Task objective: Please write out every line of the listing without alteration, but omit the images.

Source information:
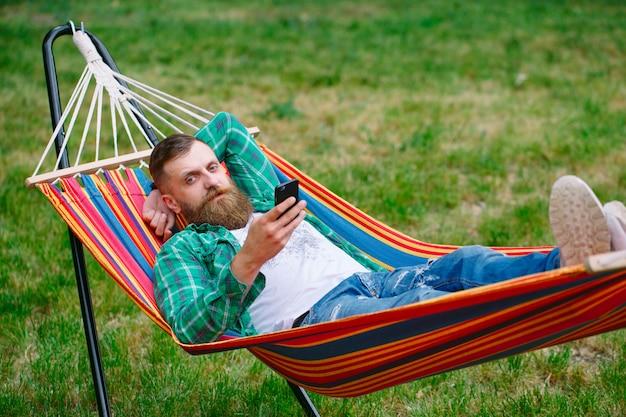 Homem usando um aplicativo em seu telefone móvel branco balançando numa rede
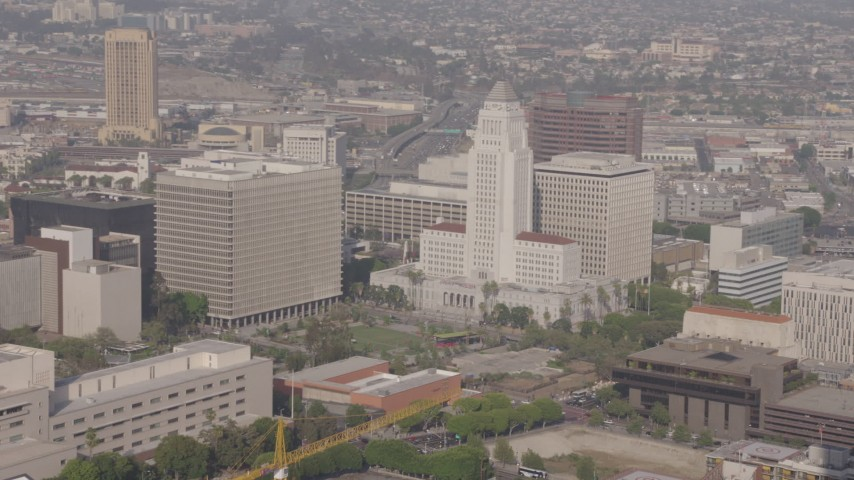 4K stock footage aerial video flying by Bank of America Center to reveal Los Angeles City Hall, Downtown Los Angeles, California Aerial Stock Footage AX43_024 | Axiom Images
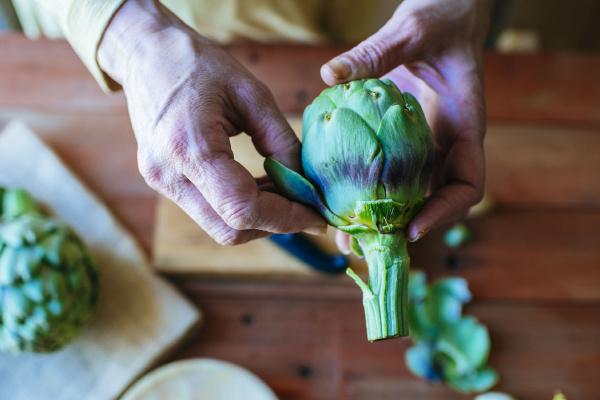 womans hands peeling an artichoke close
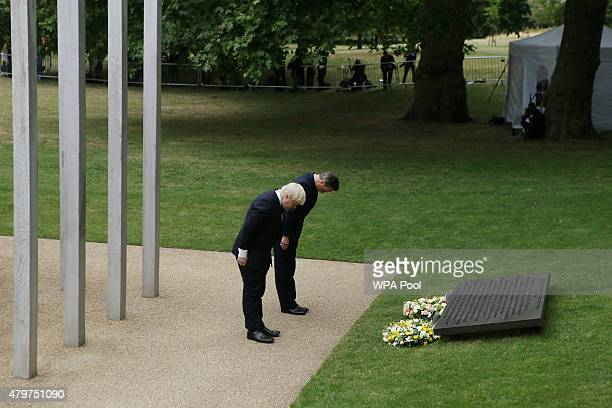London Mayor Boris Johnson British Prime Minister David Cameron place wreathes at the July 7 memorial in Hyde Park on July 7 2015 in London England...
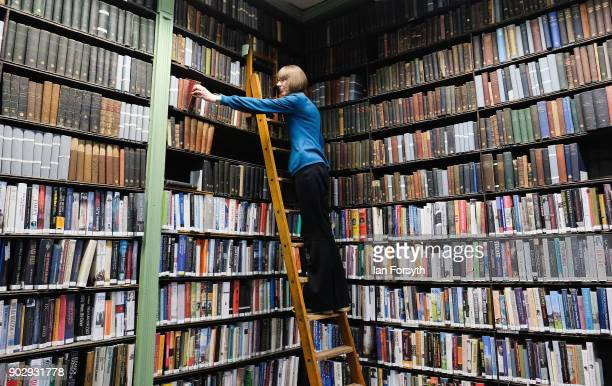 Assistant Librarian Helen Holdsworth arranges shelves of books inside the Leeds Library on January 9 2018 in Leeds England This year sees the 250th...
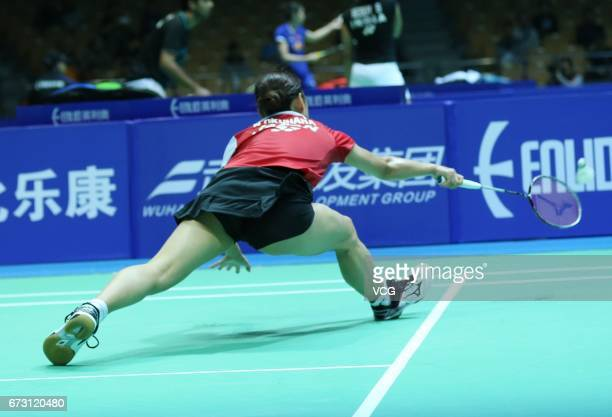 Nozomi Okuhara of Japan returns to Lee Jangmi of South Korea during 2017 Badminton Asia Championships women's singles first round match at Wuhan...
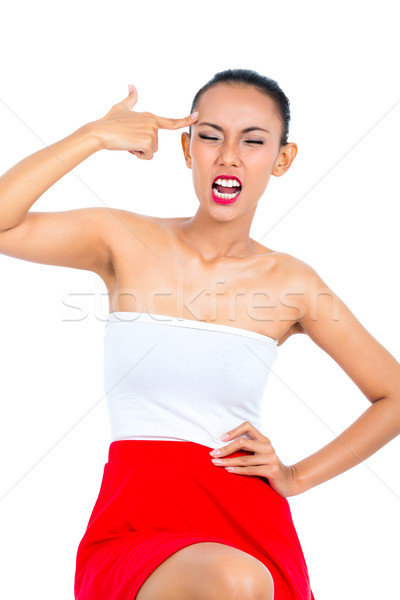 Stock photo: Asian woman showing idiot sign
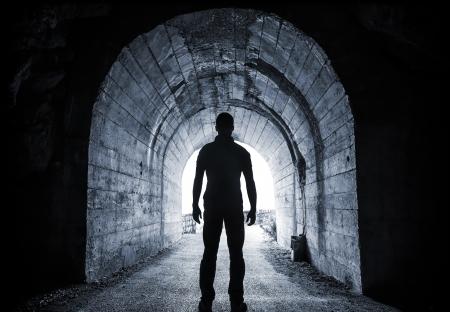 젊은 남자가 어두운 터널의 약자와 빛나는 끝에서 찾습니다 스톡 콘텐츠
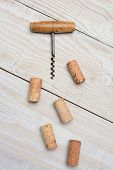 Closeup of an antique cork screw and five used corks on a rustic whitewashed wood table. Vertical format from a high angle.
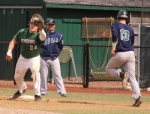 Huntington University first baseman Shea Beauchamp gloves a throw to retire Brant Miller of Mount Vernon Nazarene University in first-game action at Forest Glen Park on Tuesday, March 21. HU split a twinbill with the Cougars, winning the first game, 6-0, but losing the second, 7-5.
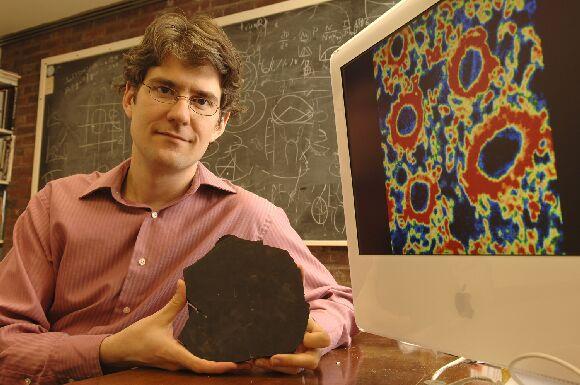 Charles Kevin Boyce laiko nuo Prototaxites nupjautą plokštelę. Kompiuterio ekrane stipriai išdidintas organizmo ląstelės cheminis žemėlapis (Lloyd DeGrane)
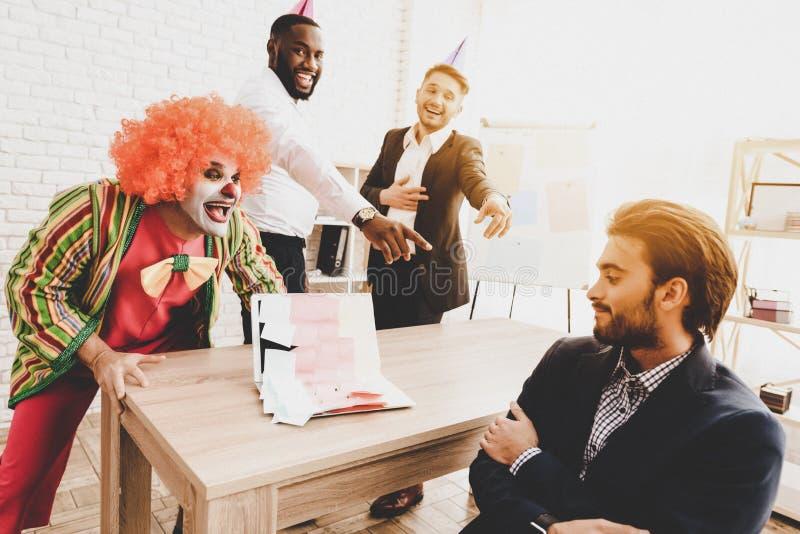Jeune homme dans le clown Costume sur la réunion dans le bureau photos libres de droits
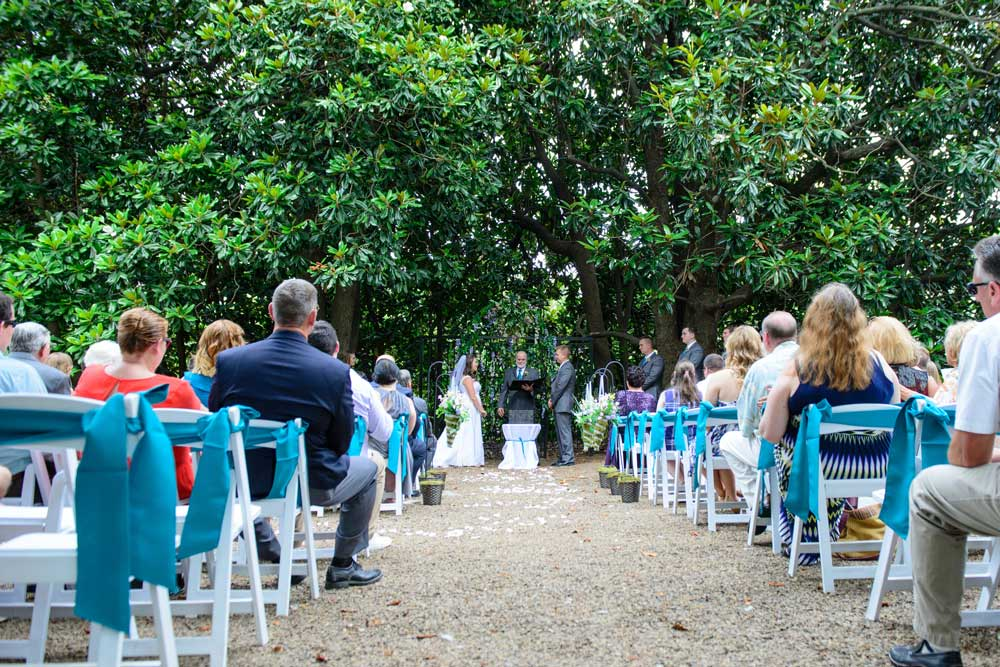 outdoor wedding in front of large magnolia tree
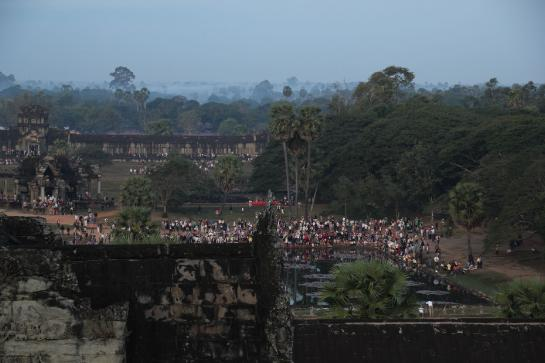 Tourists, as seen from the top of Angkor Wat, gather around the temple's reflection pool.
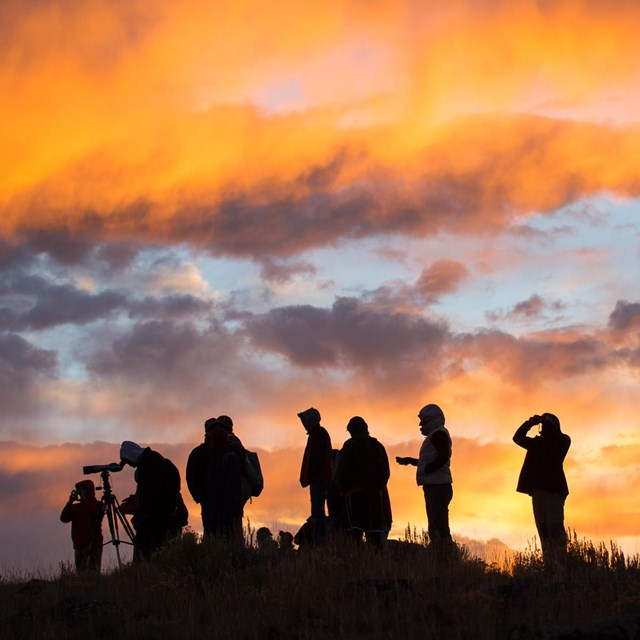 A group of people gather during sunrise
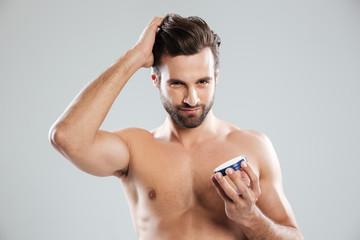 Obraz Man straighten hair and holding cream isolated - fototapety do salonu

Reply to the exercise:
 Homem usando um aplicativo em seu telefone móvel branco balançando numa rede
 4K stock footage aerial video flying by Bank of America Center to reveal Los Angeles City Hall, Downtown Los Angeles, California Aerial Stock Footage AX43_024 | Axiom Images
 womans hands peeling an artichoke close
London Mayor Boris Johnson British Prime Minister David Cameron place wreathes at the July 7 memorial in Hyde Park on July 7 2015 in London England...
 Assistant Librarian Helen Holdsworth arranges shelves of books inside the Leeds Library on January 9 2018 in Leeds England This year sees the 250th...
 Nozomi Okuhara of Japan returns to Lee Jangmi of South Korea during 2017 Badminton Asia Championships women's singles first round match at Wuhan...
 Stock photo: Asian woman showing idiot sign
 젊은 남자가 어두운 터널의 약자와 빛나는 끝에서 찾습니다 스톡 콘텐츠
 Closeup of an antique cork screw and five used corks on a rustic whitewashed wood table. Vertical format from a high angle.
 Huntington University first baseman Shea Beauchamp gloves a throw to retire Brant Miller of Mount Vernon Nazarene University in first-game action at Forest Glen Park on Tuesday, March 21. HU split a twinbill with the Cougars, winning the first game, 6-0, but losing the second, 7-5.
 Charles Kevin Boyce laiko nuo Prototaxites nupjautą plokštelę. Kompiuterio ekrane stipriai išdidintas organizmo ląstelės cheminis žemėlapis (Lloyd DeGrane)
Jeune homme dans le clown Costume sur la réunion dans le bureau photos libres de droits
 outdoor wedding in front of large magnolia tree
 Tourists, as seen from the top of Angkor Wat, gather around the temple's reflection pool.
 A group of people gather during sunrise
 Obraz Man straighten hair and holding cream isolated - fototapety do salonu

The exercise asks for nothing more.